2.6.2 Vorticity Versus Vortex

The major mathematical misunderstanding of the first generation of vortex identification methods is the consideration of vorticity vector as the fluid rotation axis and vorticity magnitude as the vortex strength (angular speed). In the following, it is shown that vorticity is not the fluid rotation axis.

Definition 1.1

At a moment, a local fluid rotation axis is defined as a vector that can only have stretching (compression) along its length.

It is basic math that the increment of \(\overrightarrow{v}\) in the direction of \(d\overrightarrow{r}\) is \(d\overrightarrow{v}=\nabla \overrightarrow{v}.d\overrightarrow{r}\).

Theorem 1.1

Liutex is the local fluid rotation axis.

Proof

In the Liutex direction, which is the real eigenvector, \(d\overrightarrow{v}=\nabla \overrightarrow{v}.\overrightarrow{r}={\lambda }_{r}\overrightarrow{r}\).

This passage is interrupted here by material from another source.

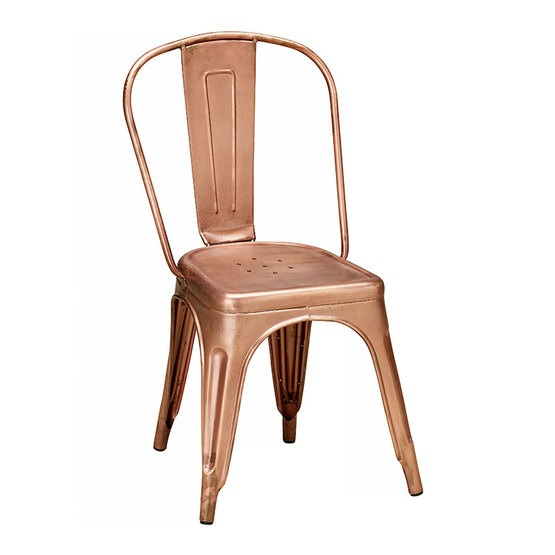 french bistro c side chair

According to Definition 1.1, Liutex is the local rotation axis as \(\overrightarrow{R}=R\overrightarrow{r}\).

Theorem 1.2

Vorticity is, in general, not the local fluid rotation axis.

Proof

$$\begin{aligned} d\vec{v} = & \nabla \vec{v} \cdot \vec{\omega } = {{\varvec{A}}} \cdot \vec{\omega } + {{\varvec{B}}} \cdot \vec{\omega } = {{\varvec{A}}} \cdot \left( {a_1 \overrightarrow {r_1 } + a_2 \overrightarrow {r_2 } + a_3 \overrightarrow {r_3 } } \right) + \left( {\nabla \times \vec{v}} \right) \times \vec{\omega } \\ & = a_1 \lambda_1 \overrightarrow {r_1 } + a_2 \lambda_2 \overrightarrow {r_2 } + a_3 \lambda_3 \overrightarrow {r_3 } + 0 \ne \lambda \left( {a_1 \overrightarrow {r_1 } + a_2 \overrightarrow {r_2 } + a_3 \overrightarrow {r_3 } } \right) = \lambda \vec{\omega } \\ \end{aligned}$$
(1.9)

Unless \({\lambda }_{1}={\lambda }_{2}={\lambda }_{3}=\lambda\) or for rigid rotation where \({\lambda }_{1}={\lambda }_{2}=0\).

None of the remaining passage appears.